Saturday 21 January 2017

Split ... Personality plus

THE verdict on Split comes down to the performance of James McAvoy, who gets to flex his acting
chops by playing a man who has 23 personalities, with a 24th about to burst to the surface. McAvoy gets to play a 9-year-old child, a woman, an effeminate fashion designer, and a man obsessed with cleanliness.
    While I applaud his versatility, I didn't really feel the impact of his performance. Yes, he gets the mannerisms and speech patterns down pat, but I always felt they were superficial.

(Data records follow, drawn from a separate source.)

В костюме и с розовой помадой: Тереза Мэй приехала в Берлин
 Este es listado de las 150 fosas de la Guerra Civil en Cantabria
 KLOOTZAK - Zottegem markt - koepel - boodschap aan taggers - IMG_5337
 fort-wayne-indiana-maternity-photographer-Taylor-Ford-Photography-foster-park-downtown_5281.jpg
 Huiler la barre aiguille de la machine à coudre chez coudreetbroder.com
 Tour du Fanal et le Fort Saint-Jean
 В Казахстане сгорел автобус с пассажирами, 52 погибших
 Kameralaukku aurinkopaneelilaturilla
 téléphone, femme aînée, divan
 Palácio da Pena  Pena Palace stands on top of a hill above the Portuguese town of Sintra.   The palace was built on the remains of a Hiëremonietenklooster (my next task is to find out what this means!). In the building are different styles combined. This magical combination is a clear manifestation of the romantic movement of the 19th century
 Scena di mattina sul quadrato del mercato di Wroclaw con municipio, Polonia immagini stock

  His conversations with his psychologist Dr Karen Fletcher (Betty Buckley) are interesting only in the sense that she espouses a belief that each personality in a person with multiple personality disorder has a different IQ and different experiences.
   She wonders if the their sufferings can unlock the brain's potential. "Is this where our sense of the supernatural comes from?"
   Meanwhile, the dominant personality in McAvoy's character has abducted three teenage girls, including moody and reclusive Casey (Anya Taylor-Joy of Morgan), and keeps them in a dungeon. This, of course, resembles 10 Cloverfield Lane, where a female motorist fleeing an abusive husband is abducted and kept in an underground home.
    Casey tells McAvoy's character that she intentionally gets sent to detention in school so that she
James McAvoy keeps Anya Taylor-Joy in check. 
can be alone. There's a flashback about her as kid hunting with her dad and his fat brother.
   Her father tells her that the thrill of a hunt is in whether one can outsmart the prey.
   It's inevitable that those abducted and kept underground will eventually escape, but Casey finds the courage, from the most unimaginable of sources, to break free from a painful experience that's been holding her back.
   Early on, Dr Fletcher says "They are what they believe they are", in reference to those with multiple personalities. When McAvoy's new character appears, it says: "We are who we believe we are."      These two statements are probably in reference to the power of believing, in that we can become whomever we want to be if we put our minds to it.
  While the psychologist talks up the power of those with multiple personalities, we are left with only a negative impression of people struggling with this mental health issue. This is writer-director M. Night Shyamalan's legacy for this film.